Cette année aura été marquée par la publication de plusieurs témoignages très intéressants sur des sujets aussi tabous que la schizophrénie et la psychose. Après le « Demain j’étais folle » de Arnild Lauveng, ancienne patiente devenue psychologue après avoir guéri de la schizophrénie, paru aux Editions Autrement, Payot nous propose « Les voix », le témoignage d’une patiente, commenté par sa psychiatre, Nicole Anquetil.
Une institutrice à la retraite, âgée de soixante-dix-ans, nous raconte, sous le pseudonyme (qui ne peut être innocent) de Aimée F. son quotidien caractérisé par la perception permanente de voix, aussi nombreuses que harcelantes. Tout commence avec ce qui ressemble à une expérience de télépathie avec un merle, visible depuis sa fenêtre. Le nombre d’oiseaux en communication avec elle augmente et chaque volatile semble tout connaître de ses conversations avec les autres par un curieux effet viral qui n’est pas sans rappeler ce qui se passe sur le réseau internet. Ces gazouillis, dignes du célèbre réseau social sont le plus souvent insultants et agressifs mais parfois cajoleurs. Ils vont envahir son quotidien, animer les plus petits objets, les meubles et les sanitaires de son appartement.
Tout comme dans le Château de la Bête, Aimée semble vivre seule au milieu d’un monde merveilleux où chaque objet est vivant et furieusement bavard. De l’évier au lavabo et toilettes à la vaisselle, aux placards, aux vêtements, toute chose est animée d’une frénésie vocale, le plus souvent malveillante. Les voix tiennent des propos humiliants, cherchent à la convaincre de son état d’infériorité et de sa condition d’esclave domestique (ce qui semble traduire une certaine pertinence), essaient de troubler les croyances et les certitudes de cette femme qui affirme être très attachée à son époux, en dépit d’une histoire conjugale qui n’est pas aussi idyllique dans les faits, que ce qu’elle en dit.
Il est impossible de ne pas songer, à la lecture de ce livre, notamment quand les voix exhortent Aimée à se libérer et à considérer sa vie cloisonnée de femme au foyer, au service d’un mari, curieusement très absent de son récit, ogre invisible mais omnipotent, à l’utilité que peuvent parfois représenter les symptômes psychiatriques en délivrant, sous une forme pathologique, des messages qui seraient irrecevables directement pour le patient.

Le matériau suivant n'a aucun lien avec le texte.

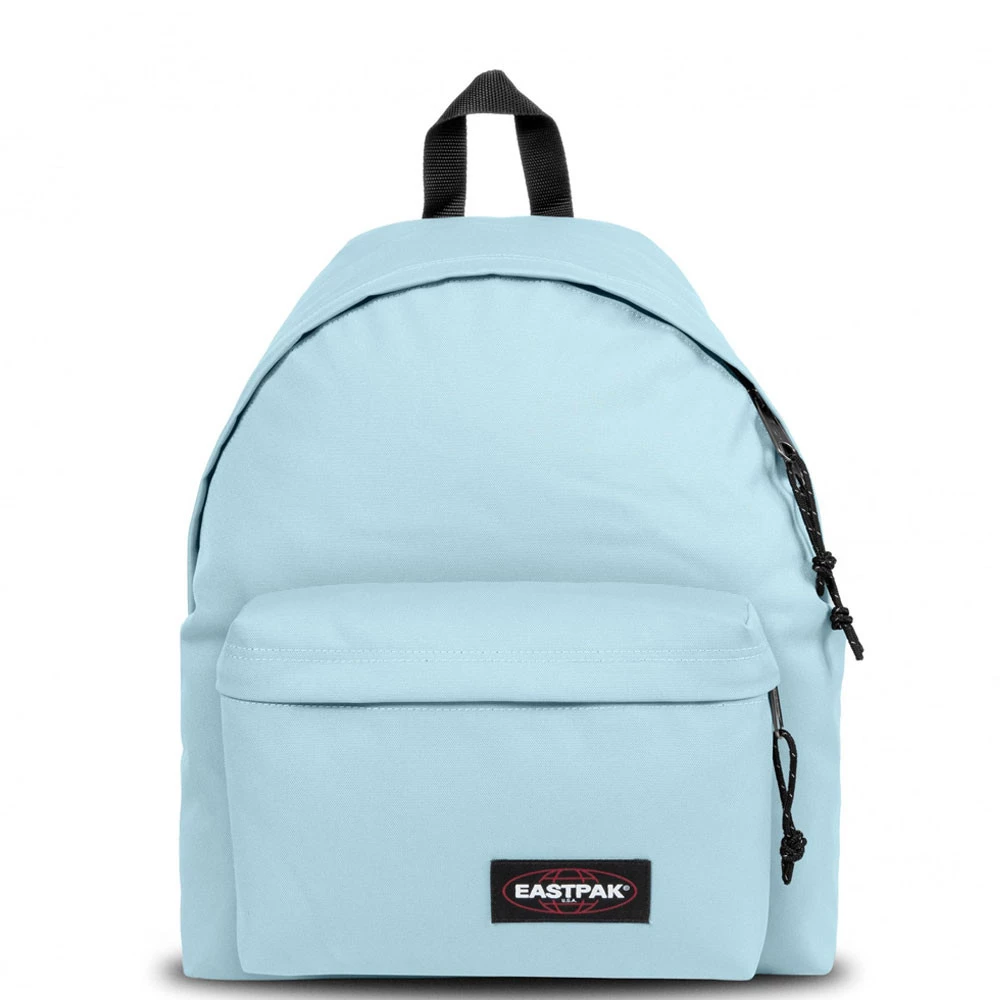 Zaino Eastpak Padded Pak'r Blue Born 24 Litri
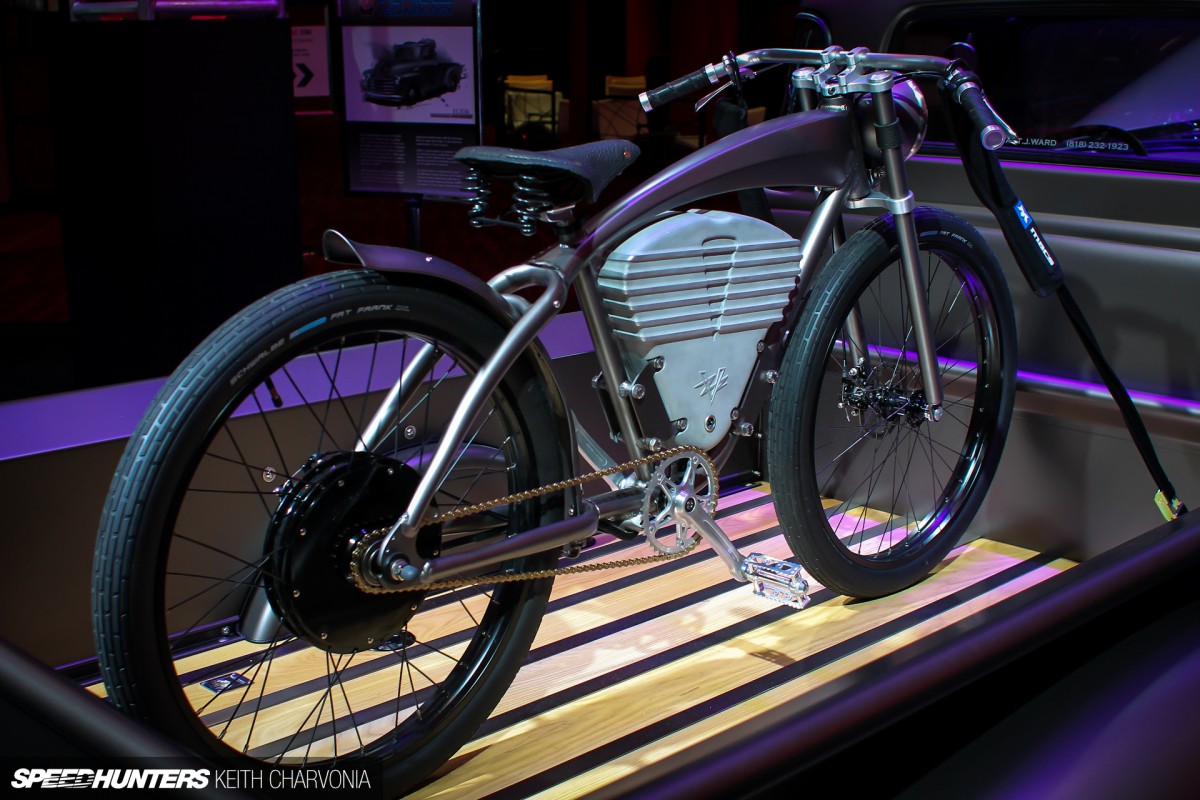 Speedhunters_Charvonia_SEMA_Spotlightorama-36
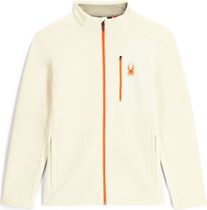 Bandit Jacket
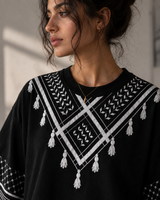 Kuffiya Classic T-Shirt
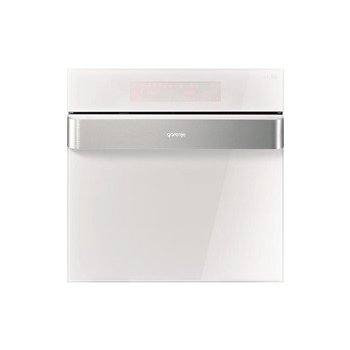 Gorenje BO 87 ORA W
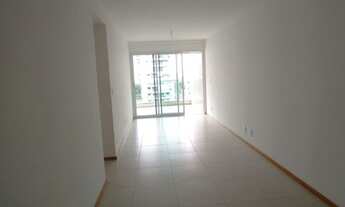 Imagem 7: Apartamento para venda tem 82 metros quadrados com 3 quartos em Jacarepaguá - Rio de Janei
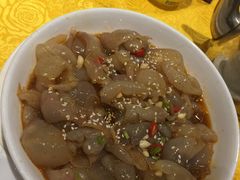 -黄B湛江鸡饭店(粤垦路店)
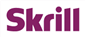 Skrill - Moneybookers Payment Gateway Skrill - Moneybookers Payment Gateway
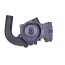 Pompe à eau pour Massey Ferguson 1130-1498198_copy-00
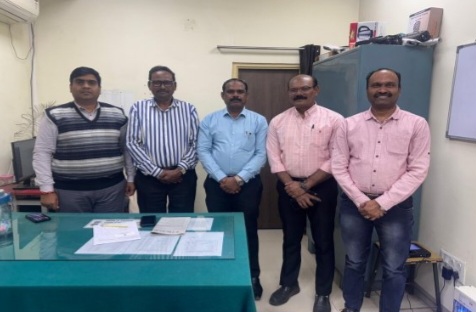 Screenshot_20260113_182658_OKEN Scanner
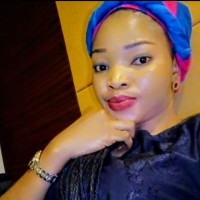 Hollarnoby Aishat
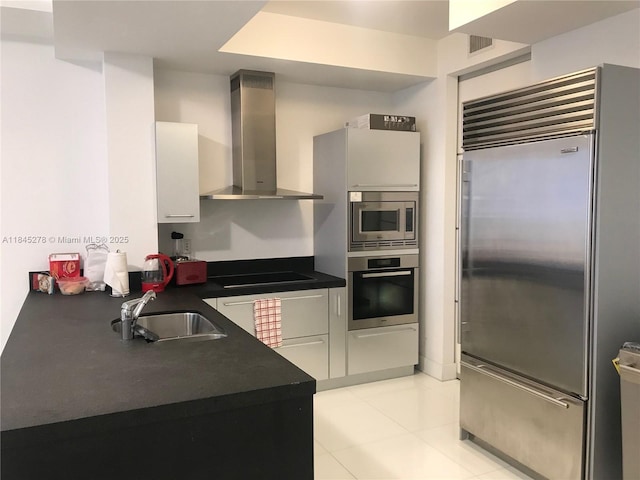 18201 Collins Ave Unit 3302, Sunny Isles Beach, FL 33160 - photo 3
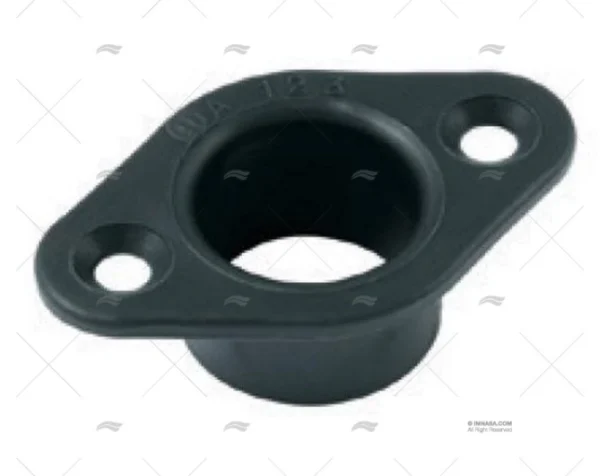 DESAGÜE ALLEN BROTHERS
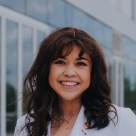 Kristiana Simon, Physician Assistant, Princeton Junction, NJ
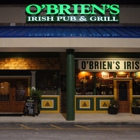 O'Brien's Irish Pub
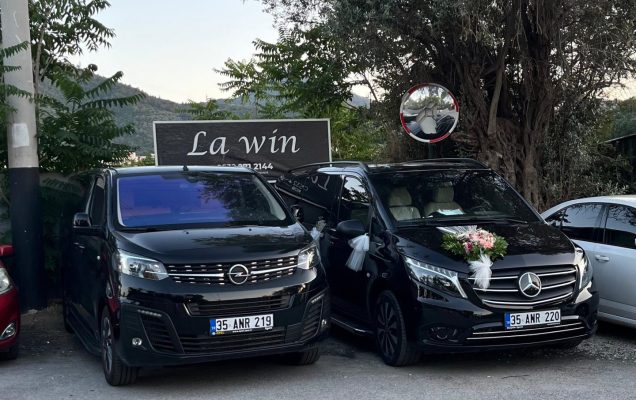 79669d09-9291-4a75-8ee9-2d8fb4a51a9e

Le recul que semble avoir la narratrice par rapport à ce qui lui arrive impressionne au premier abord. Elle semble adapter à son expérience particulière les techniques de la méditation zen qui recommande de regarder passer les idées et les pensées sans s’impliquer. Et de fait, Aimée assiste courageusement au déchaînement des phénomènes hallucinatoires qui l’assaillent sans perdre pied, en gardant un ancrage plein et entier dans la réalité, sans hospitalisation, presque sans traitement chimiothérapeutique puisque sa santé physique ne le lui permet pas et cela en maintenant une vie quotidienne et sociale ordinaires.
Cette attitude surprenante pourrait donner l’illusion de la santé, d’une force exceptionnelle devant des symptômes qu’on serait alors tentés de considérer comme des manifestations extérieures et non plus à une pathologie mentale s’ils n’étaient bel et bien confirmés comme tels par sa psychiatre, Nicole Anquetil.
L’originalité de ce témoignage réside véritablement dans le clivage mental de cette patiente qui observe et analyse ce qui lui arrive, tout en répétant régulièrement, comme un leitmotiv ou une formule d’exorcisme, comme si elle souhaitait s’en convaincre à tout prix, qu’elle ne souffre pas d’un dédoublement de la personnalité et que ces voix lui sont bien extérieures. Pour elle, qui est très pieuse, il s’agit de manifestations démoniaques et son interprétation consciente de ce qui lui arrive s’appuie sur ses croyances. Elle prie et elle consulte des prêtres ce qui ne l’a pas empêchée de se rendre chez une psychiatre.
Le lecteur profane découvre ces phénomènes sous un angle inhabituel avant de bénéficier de l’éclairage final et professionnel de Nicole Anquetil à travers un essai d’analyse qui fait suite au journal de la patiente. L’ouvrage nous conduit à nous interroger sur la folie, sur le normal et le pathologique et bouscule un peu les certitudes et les clichés, mais il interpelle aussi sur le pouvoir thérapeutique de l’écriture puisque Aimée a rédigé ce document, comme si les voix ne suffisaient plus pour le dire, comme si les mots écrits et publiés devaient prendre la suite pour proclamer publiquement ce qui était caché. Souhaitons-lui un plein rétablissement.